About 66.7% of our cases of T-LBL/ALL were in the age group category 21 years and above. This age predisposition may be because of exclusion of cases of T-ALL with the initial leukemic presentation. Male predisposition of the disease was striking in this group (M:f ratio 6.3:1). Most patients presented with generalized lymphadenopathy in contrast to our T-LBL cohort, where most patients presented with mediastinal mass and mediastinal compression symptoms. Median LDH value of the T-LBL/ALL cohort was higher than median LDH value of the T-LBL cohort [Table 1]. This reflects the higher tumor burden in the former category. Median hemoglobin was much lower in this cohort (8 g/dl) compared to the T-LBL cohort (13 g/dl), which can be explained by the bone marrow involvement in the former group. A comparison of pretreatment characteristics among various studies is given in [Table 6].
|Table 6: Comparison of pretreatment characteristics of T lymphoblastic lymphoma in various studies|
Click here to view
Most of the patients with T-LBL were treated with various ALL type protocols, BFM-90 being the most common. One patient who did not receive any treatment died within 3 months of diagnosis. In seven patients, treatment details were not available. In 15 patients who received ALL type chemotherapy 10 (66.66%) achieved remissions. Two out of 10 (20%) patients who achieved remission had relapse of disease, one at 6 months and the other at 7 months. All the cases of T-LBL had relapse within the 1st year raises the question whether long-term maintenance therapy up to 24 months is essential in these patients. Such relapse pattern has also been observed in other studies. All the 4 patients who had not achieved complete remission had a dismal outcome. Poor response to chemotherapy and relapse of disease have been proved as strong prognostic factors by other studies. We also found relapse of disease to have a poor prognostic significance on outcome (P = 0.02) in this cohort of patients (T-LBL). One patient had progressive disease and was switched to salvage regimen; however, this patient died in 3 months of time. BFM-90 trial claims to have 90% event-free survival. In a similar to our study by Tilak et al. in which BFM-90 was the most common therapeutic regime the complete response rate was 45%. In our study, we found a complete response rate of 66.7%. The 5-year survival rate in patients who received chemotherapy was 53.5%. However, not all the patients showed complete adherence to therapy. Patients who received chemotherapy had various side effects such as anemia, neutropenia, and thrombocytopenia and were in need of supportive therapy throughout the course.

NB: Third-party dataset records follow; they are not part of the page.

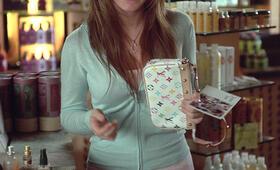 Girls Club - Vorsicht bissig! mit Lindsay Lohan - Bild 11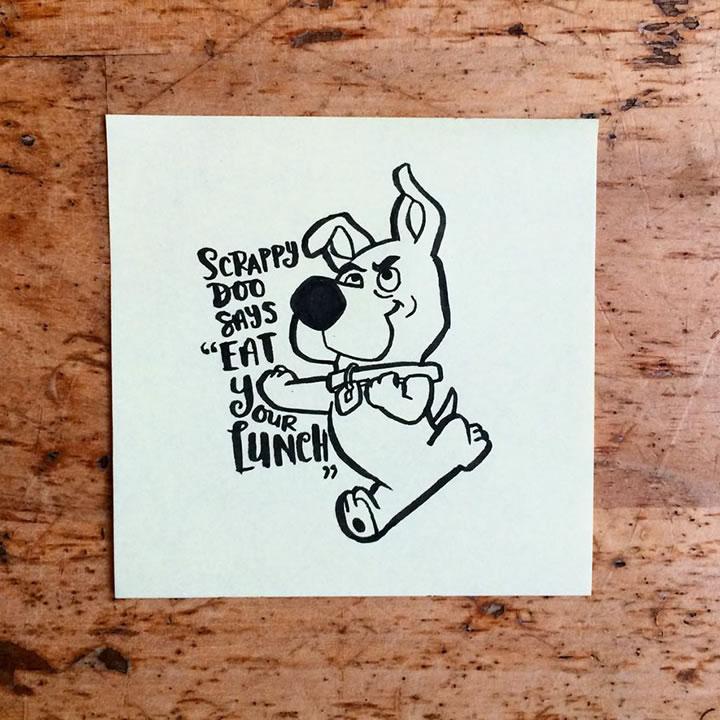 dessin-postit-picnic-27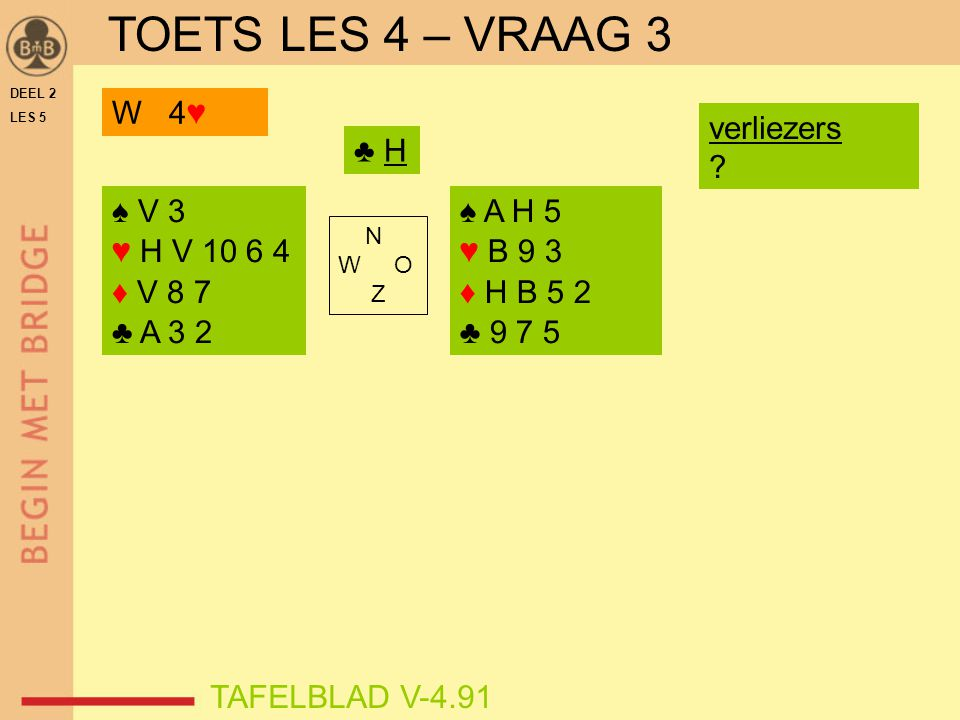TOETS LES 4 – VRAAG 3 W 4♥ verliezers ♣ H ♠ V 3 ♥ H V 10 6 4 ♦ V 8 7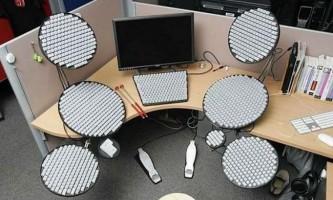 Як виглядає китайський клавіатура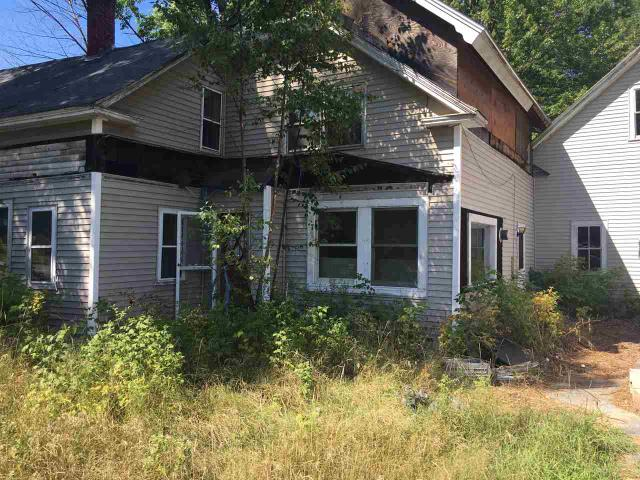 98 Route 16b, Center Ossipee, NH 03814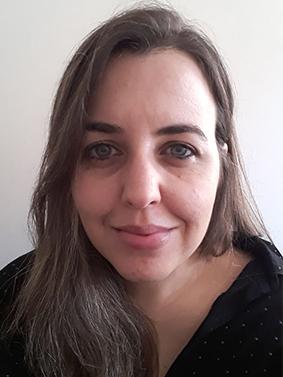 Maria Celeste Prado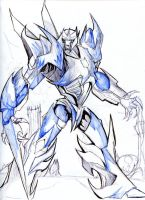 Lightninbreaker - tfp by winddragon24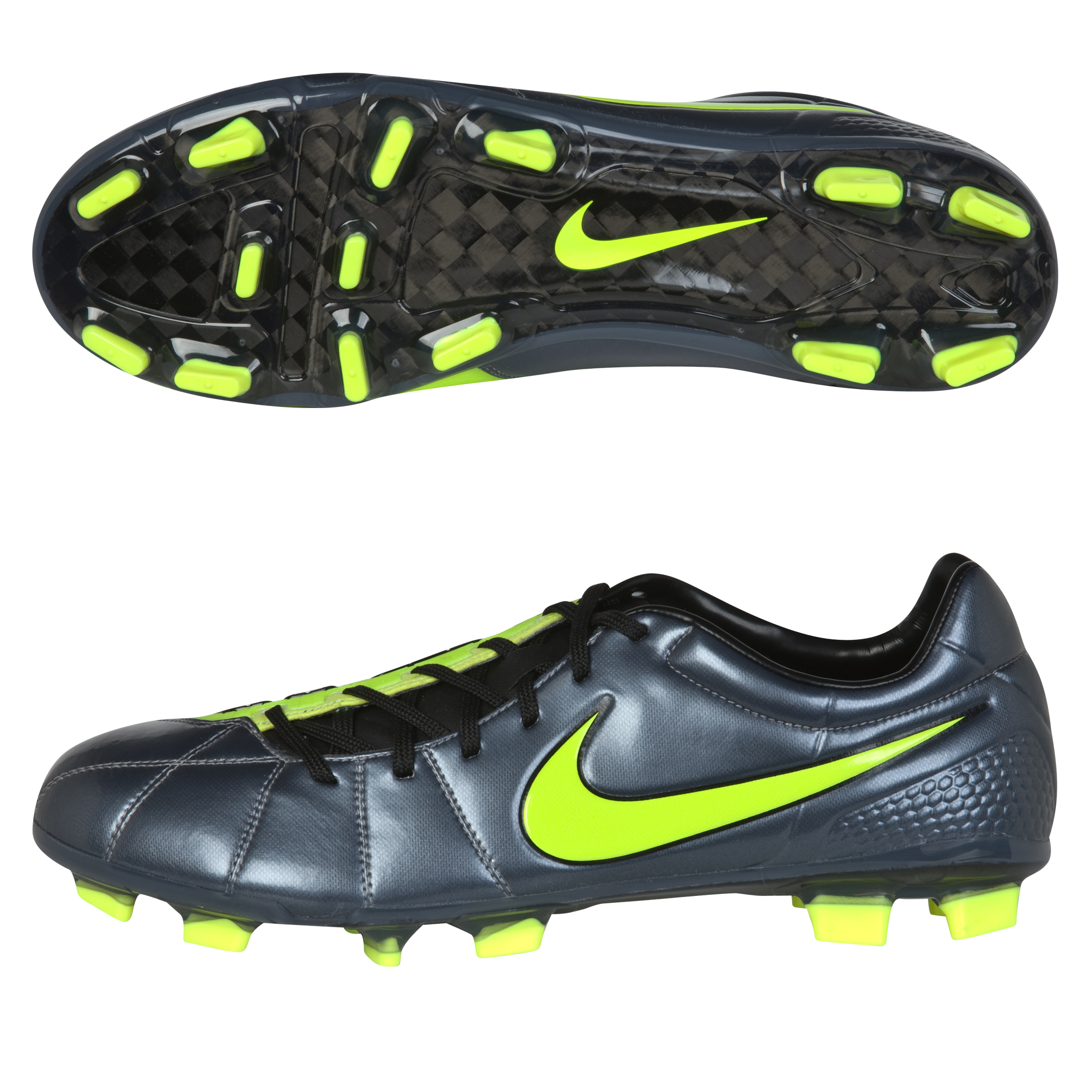 Nike T90 Laser III Elite Firm Ground Football Boots - Metallic Blue Dusk/ Volt/Black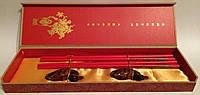 """Палички для їжі """"Дракони"""", з підставками в подарунковій коробці"""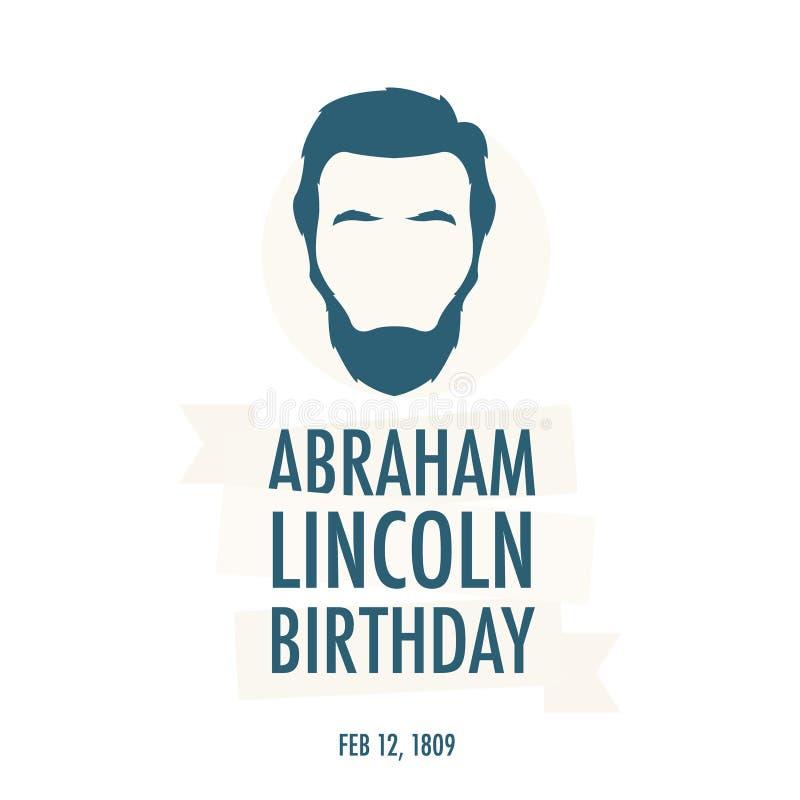 O aniversário do presidente Abraham Lincoln ilustração do vetor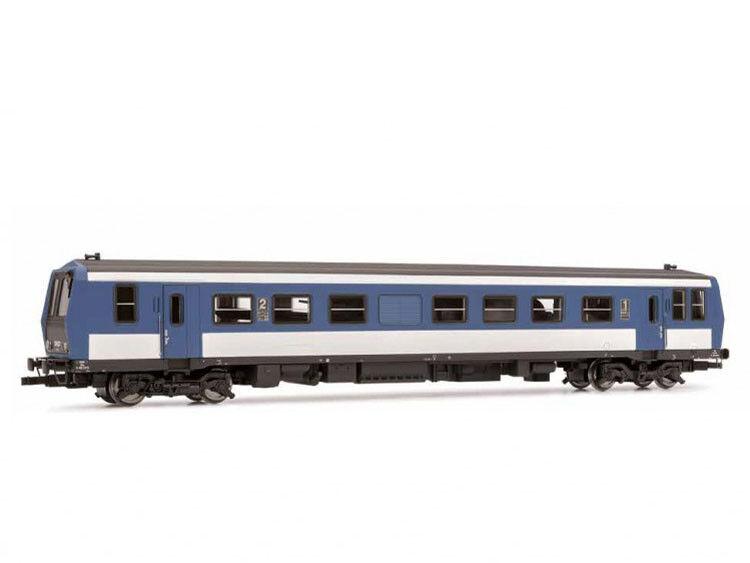 Jouef hj2319 dieseltriebwagen x2200 SNCF h0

About 62.5% of patients with T-LBL/ALL who received chemotherapy with ALL regimes achieved complete remission. About 20% of patients who achieved complete remission had relapse of the disease. Nearly, 6.7% of patients had progressive disease, despite aggressive chemotherapy. When compared with T-LBL there was no statistically significant difference in these parameters.
Morphological characteristics such as diffuse effacement of architecture, extranodal extension, small to medium lymphoblasts with regular to slightly irregular nuclear contour, associated eosinophilia seen in our cases are all in concordance with previously available literature.,,,,
In 63.2% of cases, the diagnosis of T-LBL was made on core biopsy obtained from the mediastinal mass. Such cases may be diagnostically challenging due to the limited material available for examination. Thymoma is the closest differential diagnosis in such cases. Unlike T-LBL, thymoma presents as a slow-growing mediastinal mass in adults. Cytokeratin staining may be helpful in identifying the arborizing network of epithelial cells in a thymoma. As thymomas can have immature T-cells which are positive for TdT in the background, IHC needs to be interpreted carefully in such situations.
TdT was negative in two of our cases of T-LBL. The frequency of TdT-negative cases in our study was comparable to the previously reported study by Patel et al. Diagnosis of T-LBL in these cases was made based on typical morphology combined with CD99 positivity.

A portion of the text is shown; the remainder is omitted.